Disgruntled ex-CEO allegedly hijacked domain name, caused $1M in damage and tried to sell it for $6,666,666: lawsuit



A disgruntled ex-CEO locked his former video game studio out of its own website, knocked employees offline and triggered more than $1 million in alleged losses — then put the domain up for sale for $6,666,666, a new lawsuit claims.

The lawsuit, filed last week in federal court in Los Angeles, accuses former That’s No Moon Entertainment CEO Michael Mumbauer of seizing control of company-owned domains years after he was fired for cause and using them to sabotage the studio’s operations.

After his 2022 firing, Mumbauer grew “resentful about his termination” and launched a harassment campaign that included threatening a senior executive and their family, the complaint alleges. News of the lawsuit was reported by the gamer news site Aftermath.

Michael Mumbauer, the former CEO of That’s No Moon Entertainment, is accused in a new lawsuit of hijacking the studio’s domain name and trying to sell it for $6,666,666. X/MichaelMumbauer

“At 6 a.m. on January 6, 2026, Defendant hijacked ThatsNoMoon.com, disabling TNM’s own access to that domain and TNM employees’ ability to e-mail with any external sender or recipient,” the complaint states.

The sudden shutdown left the studio effectively paralyzed, cutting off communications with investors, business partners and job candidates and forcing employees to abandon their normal work to triage the outage, according to the lawsuit.

Visitors who tried to log on to ThatsNoMoon.com were instead redirected to a Swiss travel site, the suit stated.

The bizarre redirect sparked confusion among outsiders, with business partners, gamers and potential hires left wondering whether the company had abruptly shut down or quietly fired key executives who were suddenly unreachable by email, the complaint says.

Mumbauer was terminated “for cause” on Feb. 17, 2022, after the company’s founders and board concluded that his “vision for the company did not align with theirs,” according to the complaint.

Former That’s No Moon Entertainment CEO Michael Mumbauer was fired for cause in 2022, according to a federal lawsuit. X/MichaelMumbauer

The lawsuit alleges that while serving as CEO, Mumbauer “breached his duty to act in TNM’s best interests,” including by leaking “confidential and sensitive information to the media and to competitors.”

In September 2020, Mumbauer co-founded That’s No Moon alongside three other video game developers: Tina Kowalewski, Taylor Kurosaki and Nick Kononelos.

The lawsuit claims the hijacked domain was later listed for sale on GoDaddy for $6,666,666. US District Court

The four executives sought to make “narrative-driven video games” by drawing on their experience from other studios such as Naughty Dog, Sony Santa Monica, Infinity Ward and PlayStation’s Visual Arts Group.

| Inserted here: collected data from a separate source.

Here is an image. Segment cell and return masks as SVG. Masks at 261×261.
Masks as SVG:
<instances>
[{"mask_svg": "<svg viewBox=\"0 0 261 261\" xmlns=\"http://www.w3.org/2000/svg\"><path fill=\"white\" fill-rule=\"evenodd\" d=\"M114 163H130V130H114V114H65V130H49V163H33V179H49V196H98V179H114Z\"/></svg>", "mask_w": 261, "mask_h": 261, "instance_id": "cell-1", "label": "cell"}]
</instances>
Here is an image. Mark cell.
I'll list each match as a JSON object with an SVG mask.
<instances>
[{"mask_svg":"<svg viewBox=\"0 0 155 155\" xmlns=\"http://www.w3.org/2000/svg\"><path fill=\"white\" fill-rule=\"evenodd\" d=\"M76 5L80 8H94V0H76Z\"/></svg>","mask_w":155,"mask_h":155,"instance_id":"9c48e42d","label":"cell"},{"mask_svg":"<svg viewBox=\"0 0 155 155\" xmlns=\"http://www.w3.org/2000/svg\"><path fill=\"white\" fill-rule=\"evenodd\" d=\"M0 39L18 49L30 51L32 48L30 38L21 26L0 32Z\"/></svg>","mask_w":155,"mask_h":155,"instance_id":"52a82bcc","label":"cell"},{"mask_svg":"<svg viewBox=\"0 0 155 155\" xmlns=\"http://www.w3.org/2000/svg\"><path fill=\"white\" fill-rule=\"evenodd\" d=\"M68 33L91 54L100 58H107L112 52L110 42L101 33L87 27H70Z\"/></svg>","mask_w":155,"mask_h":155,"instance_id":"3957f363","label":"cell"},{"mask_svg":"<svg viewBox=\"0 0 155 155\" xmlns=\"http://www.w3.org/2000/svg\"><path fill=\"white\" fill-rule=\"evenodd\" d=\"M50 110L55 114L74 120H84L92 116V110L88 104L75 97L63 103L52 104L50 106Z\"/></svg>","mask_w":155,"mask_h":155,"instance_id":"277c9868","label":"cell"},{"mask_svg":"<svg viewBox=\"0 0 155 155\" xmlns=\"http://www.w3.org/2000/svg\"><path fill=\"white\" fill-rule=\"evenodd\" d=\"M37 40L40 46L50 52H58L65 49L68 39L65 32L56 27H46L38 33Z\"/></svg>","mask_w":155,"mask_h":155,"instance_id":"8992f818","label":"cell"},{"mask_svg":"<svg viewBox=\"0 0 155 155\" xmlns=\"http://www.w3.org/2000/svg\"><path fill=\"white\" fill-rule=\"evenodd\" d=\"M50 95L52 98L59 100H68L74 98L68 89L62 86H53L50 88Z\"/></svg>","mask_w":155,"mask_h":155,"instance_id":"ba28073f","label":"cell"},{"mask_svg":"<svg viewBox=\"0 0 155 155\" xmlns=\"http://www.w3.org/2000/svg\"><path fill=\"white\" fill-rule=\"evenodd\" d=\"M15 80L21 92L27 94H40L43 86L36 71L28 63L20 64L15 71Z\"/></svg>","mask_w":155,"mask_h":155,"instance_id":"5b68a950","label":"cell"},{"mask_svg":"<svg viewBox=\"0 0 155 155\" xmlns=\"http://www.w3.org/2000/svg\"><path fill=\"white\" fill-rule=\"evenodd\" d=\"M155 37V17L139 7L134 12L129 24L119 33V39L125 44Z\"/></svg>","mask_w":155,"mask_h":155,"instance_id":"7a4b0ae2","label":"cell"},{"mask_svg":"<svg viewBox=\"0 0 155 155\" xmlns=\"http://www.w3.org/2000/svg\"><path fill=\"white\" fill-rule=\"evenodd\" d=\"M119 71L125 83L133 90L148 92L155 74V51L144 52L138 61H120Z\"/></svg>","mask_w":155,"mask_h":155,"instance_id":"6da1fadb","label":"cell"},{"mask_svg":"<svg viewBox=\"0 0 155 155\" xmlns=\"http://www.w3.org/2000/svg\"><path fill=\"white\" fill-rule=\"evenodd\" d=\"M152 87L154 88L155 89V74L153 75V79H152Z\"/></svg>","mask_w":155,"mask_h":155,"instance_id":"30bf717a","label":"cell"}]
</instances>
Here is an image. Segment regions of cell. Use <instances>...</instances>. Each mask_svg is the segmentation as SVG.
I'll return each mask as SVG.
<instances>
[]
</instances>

Shortly after the studio’s founding, the company’s founders agreed to purchase 13 internet domains containing variations of the “That’s No Moon” name, including ThatsNoMoon.com, which became the studio’s primary website, according to the complaint.

The lawsuit says Mumbauer bought the domains on the company’s behalf and was later fully reimbursed, but registered them in his own name and never transferred control to the company.

The company says it filed suit after securing federal trademark registrations for “That’s No Moon” and related marks. US District Court

The lawsuit claims the fallout from the domain seizure cost the studio more than $1 million in January alone, as its four-person IT team scrambled for days to migrate services to a new web address and repair cascading technical failures.

After the initial outage, the complaint says the hijacked domain was redirected to a GoDaddy auction page listing it for sale at $6,666,666, while other company domains were similarly pointed to “for sale” pages that risked further confusion and reputational harm.

That’s No Moon was founded in 2020. That’s No Moon

The complaint filed by That’s No Moon speculated that the $6,666,666 sum is “[a] number that [Mumbauer] may well have selected for its Satanic connotation.”

The company says it filed suit after securing federal trademark registrations for “That’s No Moon” and related marks, arguing that Mumbauer’s continued control of the domains now constitutes trademark infringement, cybersquatting and computer fraud.

The Post has sought comment from Mumbauer and TNM.